Transcribe the rows below word for word, starting with the line containing "Identify which from" and continuing through the last line of the rows, both of those lines included.
>> BEGIN Data in this exercise
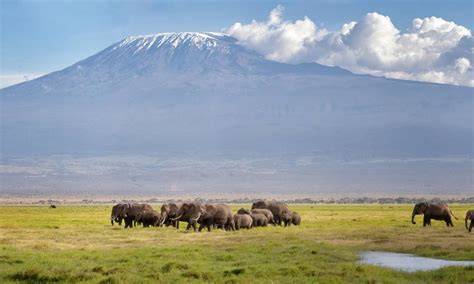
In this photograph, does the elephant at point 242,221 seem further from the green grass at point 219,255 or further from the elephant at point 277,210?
the elephant at point 277,210

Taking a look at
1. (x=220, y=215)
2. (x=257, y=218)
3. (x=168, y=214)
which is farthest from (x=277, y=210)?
(x=220, y=215)

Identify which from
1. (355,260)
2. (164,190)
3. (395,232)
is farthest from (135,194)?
(355,260)

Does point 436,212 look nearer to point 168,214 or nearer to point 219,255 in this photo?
point 168,214

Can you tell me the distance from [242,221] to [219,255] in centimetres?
1691

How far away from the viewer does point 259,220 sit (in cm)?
4738

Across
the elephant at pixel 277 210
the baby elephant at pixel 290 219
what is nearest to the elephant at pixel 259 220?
the baby elephant at pixel 290 219

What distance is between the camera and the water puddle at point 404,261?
2497 centimetres

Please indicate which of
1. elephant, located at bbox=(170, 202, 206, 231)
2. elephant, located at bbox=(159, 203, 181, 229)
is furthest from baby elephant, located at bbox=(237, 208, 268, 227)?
elephant, located at bbox=(159, 203, 181, 229)

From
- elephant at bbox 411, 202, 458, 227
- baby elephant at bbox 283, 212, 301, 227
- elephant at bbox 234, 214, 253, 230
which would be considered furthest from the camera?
baby elephant at bbox 283, 212, 301, 227

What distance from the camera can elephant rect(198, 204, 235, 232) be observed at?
143 feet

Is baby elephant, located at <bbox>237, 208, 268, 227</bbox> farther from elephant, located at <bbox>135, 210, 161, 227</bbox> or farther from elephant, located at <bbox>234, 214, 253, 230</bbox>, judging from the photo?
elephant, located at <bbox>135, 210, 161, 227</bbox>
>> END Data in this exercise
Full output →
Identify which from
1. (355,260)
2. (164,190)
3. (395,232)
is farthest from (135,194)?
(355,260)

Does point 436,212 look nearer to point 168,214 or nearer to point 219,255 in this photo?
point 168,214

Can you tell me the distance from [242,221] to [219,255] in centimetres?
1691

How far away from the viewer does point 259,220 sit (in cm)?
4738

Across
the elephant at pixel 277 210
the baby elephant at pixel 290 219
what is nearest to the elephant at pixel 259 220?
the baby elephant at pixel 290 219

What distance is between the camera and the water puddle at point 404,261?
2497 centimetres

Please indicate which of
1. elephant, located at bbox=(170, 202, 206, 231)
2. elephant, located at bbox=(159, 203, 181, 229)
is furthest from baby elephant, located at bbox=(237, 208, 268, 227)?
elephant, located at bbox=(159, 203, 181, 229)

From
- elephant at bbox 411, 202, 458, 227
- baby elephant at bbox 283, 212, 301, 227
- elephant at bbox 234, 214, 253, 230
which would be considered furthest from the camera?
baby elephant at bbox 283, 212, 301, 227

What distance from the camera can elephant rect(198, 204, 235, 232) be observed at?
143 feet

Is baby elephant, located at <bbox>237, 208, 268, 227</bbox> farther from elephant, located at <bbox>135, 210, 161, 227</bbox> or farther from elephant, located at <bbox>234, 214, 253, 230</bbox>, judging from the photo?
elephant, located at <bbox>135, 210, 161, 227</bbox>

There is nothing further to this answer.